The company's decision in 2000 to demolish its historic downtown Buenos Aires headquarters in favor of a modern, 34-story building was controversial. A family feud among the Escasany siblings led to the establishment in 2000 of the Banco de Galicia Foundation, which owns over 94% of the outstanding shares of Banco Galicia. Though a sell-off of public shares was averted, given the controversy, the 1998–2002 Argentine great depression led to the loss of nearly half of the bank's deposits between 2001 and 2002, and to its near-insolvency, when its dollar-denominated debt of US$1.8 billion required borrowing on flexible terms from the Central Bank of Argentina; Escasany, who had also been chairman of the Argentine Banking Association, resigned as CEO in 2002. The bank recovered during 2003, however, when its losses of US$436 million were trimmed to US$73 million, and it has remained profitable in the ensuing years.

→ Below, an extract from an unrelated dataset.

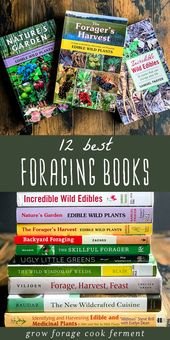 12 Best Books on Foraging and Wildcrafting
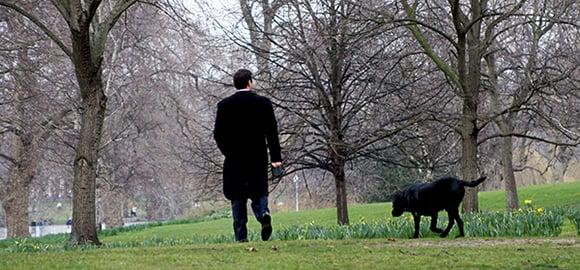 expat dog Hyde Park London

The bank remains the largest private sector commercial bank in Argentina ranked by deposits, assets or loans. As of April 2009, the group maintained 236 branches and total deposits in Argentina amounted to nearly US$4.5 billion, a 6% market share, and 7.6% among private sector depositors. Consolidated assets totaled US$7.7 billion and loans to the private sector, US$3.7 billion (6.5% of the market).

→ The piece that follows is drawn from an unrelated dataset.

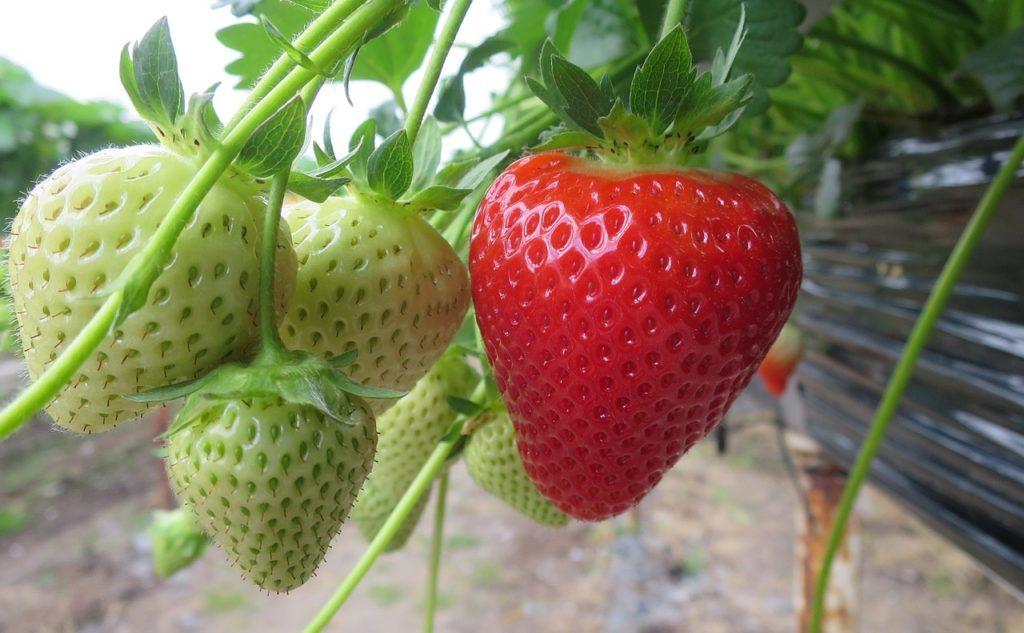 Фото рынок ягод закрытого грунта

Besides its holdings in Banco Galicia, GFG participates in other business sectors through four companies: Grupo Sudamericana, an insurance holding company specialized in life, retirement, and hemeowner's policies; Galicia Warrants S.A., a warehouse rental services and issuer of certificate of deposits company; Net Investment, a holding company oriented to invest in Internet projects that can have synergies with Banco Galicia; and Galval Agente de Valores S.A., a wholly owned subsidiary of GFG, based in Uruguay and created with the purpose of providing custody services.

Grupo Galicia Class B shares trade on the Córdoba Stock Exchange while Grupo Galicia ADSs trade on the Nasdaq Capital Market, both under the ticker symbol "GGAL." Grupo Galicia comprises the Buenos Aires Stock Exchange's blue-chip MERVAL Index and are included in the Morgan Stanley Capital International and Standard & Poor's indices, as well.

In 2020, Grupo Financiero Galicia introduced its first digital wallet that integrates the most important banks in Argentina in a single app.
==Shareholders and investors==
The capital structure of the Group consists of 1,474,692,091 shares, divided into Class A and Class B shares. The 281,221,650 Class A shares carry five votes each, while the remaining Class B shares grant one vote per share. Traded under the symbol GGAL, the Class B shares are listed on BYMA, MAE, and the Córdoba Stock Exchange, with one ADS equivalent to ten Class B shares.

The controlling stake is held by EBA Holding, which owns 19.7% of the shares but commands 55.1% of the voting power due to its multiple-voting Class A shares. EBA Holding is entirely owned by the Escasany, Ayerza, and Braun families—the Escasanys being the founders of Galicia Bank in 1905, while the Ayerza and Braun families joined in the mid-20th century.